Avatar By Billy Kirk | 4 years ago

Microsoft has been experiencing a rough patch in their business model with PC computers and other fundamental sections of their company not keeping up with the customer demands.

But being on the front lines of cloud computing, the company has been able to sustain itself suffices the enormous losses in other fields.

So much so that they have decided to focus on cloud computing. Microsoft phones experienced an 81 percent loss in the last quarter of 2016. This is due in large part to the company stopping the Microsoft 2003 that operated many of the Lumia phones.

Their smartphone market has plummeted with many people opting for either an Android or iPhone.

They unluckily went through the same rabbit hole that destroyed Blackberry.

“The company’s Enterprise Services revenue declined 4 percent after growing for three-quarters. Microsoft blamed the reversal on businesses, ending the custom support agreements for Windows Server 2003, ” said Blair Hanley Frank from PCWorld. “Microsoft officially ended support for that server software in 2015, but some customers buy extended support under custom contracts.”

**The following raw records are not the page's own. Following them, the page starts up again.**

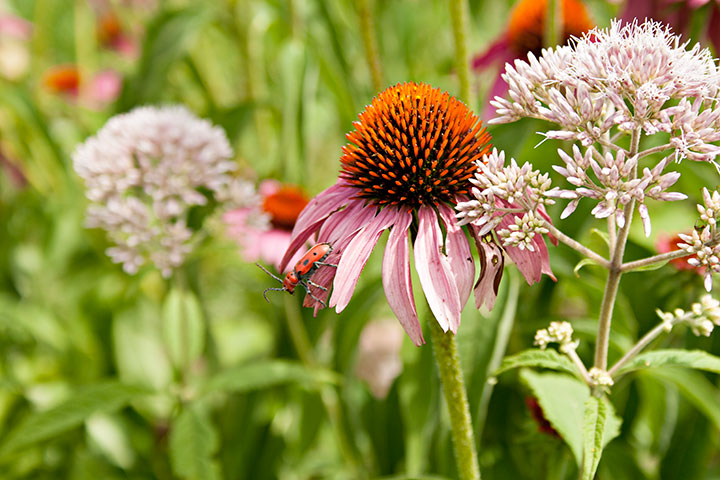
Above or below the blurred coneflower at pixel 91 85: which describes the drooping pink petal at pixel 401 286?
below

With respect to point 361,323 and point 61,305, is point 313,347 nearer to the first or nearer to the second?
point 361,323

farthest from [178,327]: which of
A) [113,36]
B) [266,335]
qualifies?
[113,36]

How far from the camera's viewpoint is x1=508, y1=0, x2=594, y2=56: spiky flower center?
3.99ft

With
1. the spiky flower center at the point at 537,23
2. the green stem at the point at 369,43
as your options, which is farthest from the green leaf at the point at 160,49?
the spiky flower center at the point at 537,23

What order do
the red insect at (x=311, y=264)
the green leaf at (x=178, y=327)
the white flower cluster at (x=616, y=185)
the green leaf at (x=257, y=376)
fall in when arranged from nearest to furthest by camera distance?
the white flower cluster at (x=616, y=185), the red insect at (x=311, y=264), the green leaf at (x=257, y=376), the green leaf at (x=178, y=327)

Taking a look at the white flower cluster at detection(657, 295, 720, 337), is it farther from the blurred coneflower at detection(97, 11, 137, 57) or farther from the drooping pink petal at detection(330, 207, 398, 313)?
the blurred coneflower at detection(97, 11, 137, 57)

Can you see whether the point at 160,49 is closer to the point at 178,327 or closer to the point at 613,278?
the point at 178,327

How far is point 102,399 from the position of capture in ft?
3.31

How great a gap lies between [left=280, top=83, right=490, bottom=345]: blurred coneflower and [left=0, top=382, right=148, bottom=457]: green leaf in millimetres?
482

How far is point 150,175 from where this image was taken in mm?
1010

Cloud computing experienced a 93 percent growth over the year with Microsoft offering one of the best service and affordable in the industry.

Even LinkedIn one of Microsoft’s purchases did not do well and experienced a loss of $100 million in 2016. This is due in large part to the poor marking approach of the social media company. But one surprising bit was the PC profits rose by 4 percent, a big surprise considering market trends in past years.